Gone Girl is in fact a reductio ad absurdum of Cartesian philosophy (“I think therefore I am“). The film begins and ends with the idea that human beings are subjective minds trapped inside a body. Nick’s thought, “What are you thinking?” bookends the film. A person’s “true self” is represented as something private, inner, inaccessible to others. This is exactly how Descartes taught us to think.
And the film taces out the consequences of this Cartesian philosophy. If we believe there is a true self underneath our external behavior, we will believe that authenticity is the key to happiness. We will try to “find” ourselves, so we can “be true to” ourselves. Hypocrisy and being controlled by the opinions of others will be the mark of the self’s destruction.
Thus the film vigorously rejects the idea that marriage is about making yourself better by seeing yourself through your spouse’s eyes (Sartre’s being-for-another). It argues that if you really believed this, you will end up like Amy does at the end of the film, essentially a character in a reality TV show.

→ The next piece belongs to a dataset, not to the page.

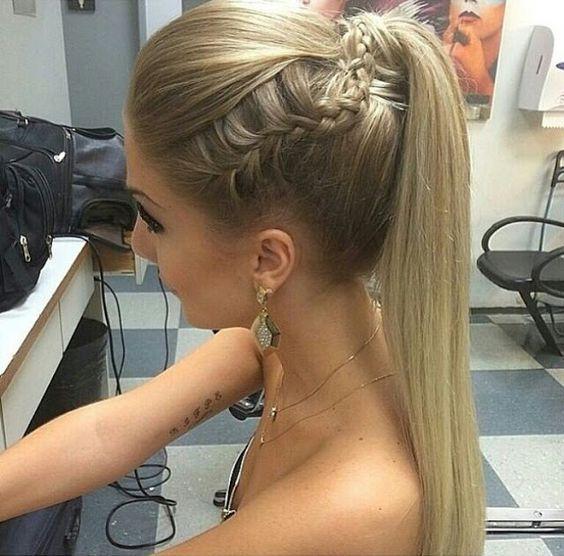 penteado madrinha casamento noiva 2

But the film rests on a Cartesian foundation. If we replace Descartes’s image of the self as radically individual and private with an image of the self as more embodied and social, then we can see how being-for-another need not lead to the consequences Gone Girl predicts. It is only if you assume the ideal of authenticity that you make life together impossible and hell becomes “other people” as Sartre said in No Exit.
The Biblical view of marriage provides an alternative. In marriage, “a man leaves his father and his mother and clings to his wife, and they become one flesh” (Genesis 2:24). Note that this is a marriage of flesh. It is not Shakespeare’s “marriage of true minds” or U2’s “two hearts beating as one”. And it is not just about sex, either. The idea of “flesh” here refers to our embodied identity as social beings. We get our initial identity from our mother and father, but in marriage the husband and wife leave those social roles and create a new identity together. They become a new embodiment of family, a new flesh.

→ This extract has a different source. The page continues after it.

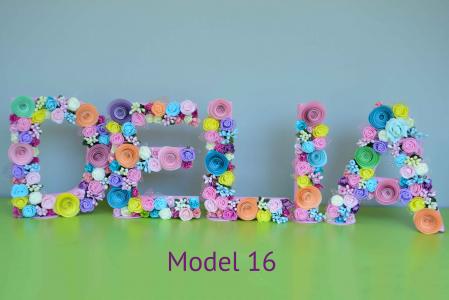 Litere decorate - Fetițe15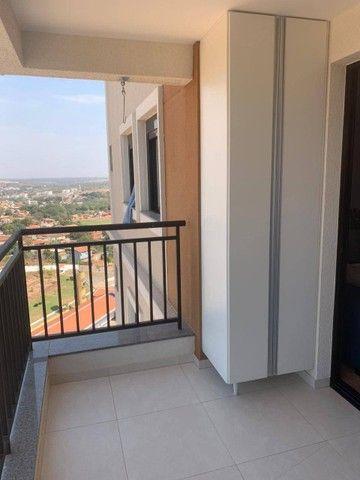 Apartamento 2 quartos no Condomímio Upper Parque das Águas, Paiaguás - Foto 5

Marriage is about flesh, because it happens in a publicly accessible social space of bodies in action. That’s what’s real. Social roles are not necessarily false images that hide our true selves, and aspiration to be better members of society is not necessarily hypocrisy. Social relationships (including marriage) are not necessarily competitive, and each individual’s true self — and hence their true good — is found in the common good of the community.
From this point of view, your “true self” is not something you are born with; it is something you will become. You are born inauthentic, unreal, and must grow into a real human being and learn to become the author of your own actions. And you learn this, not by separating yourself from others and becoming self-sufficient, but by becoming part of a community, a family.
When Amy tells Nick, “The only time you liked yourself was when you were trying to be someone [I] might like”, the film presents this as a horror of inauthenticity. But if we reject the idea of authenticity, then Amy’s statement actually sounds attractive. Our spouses can bring out the best in us. “That’s marriage”, indeed.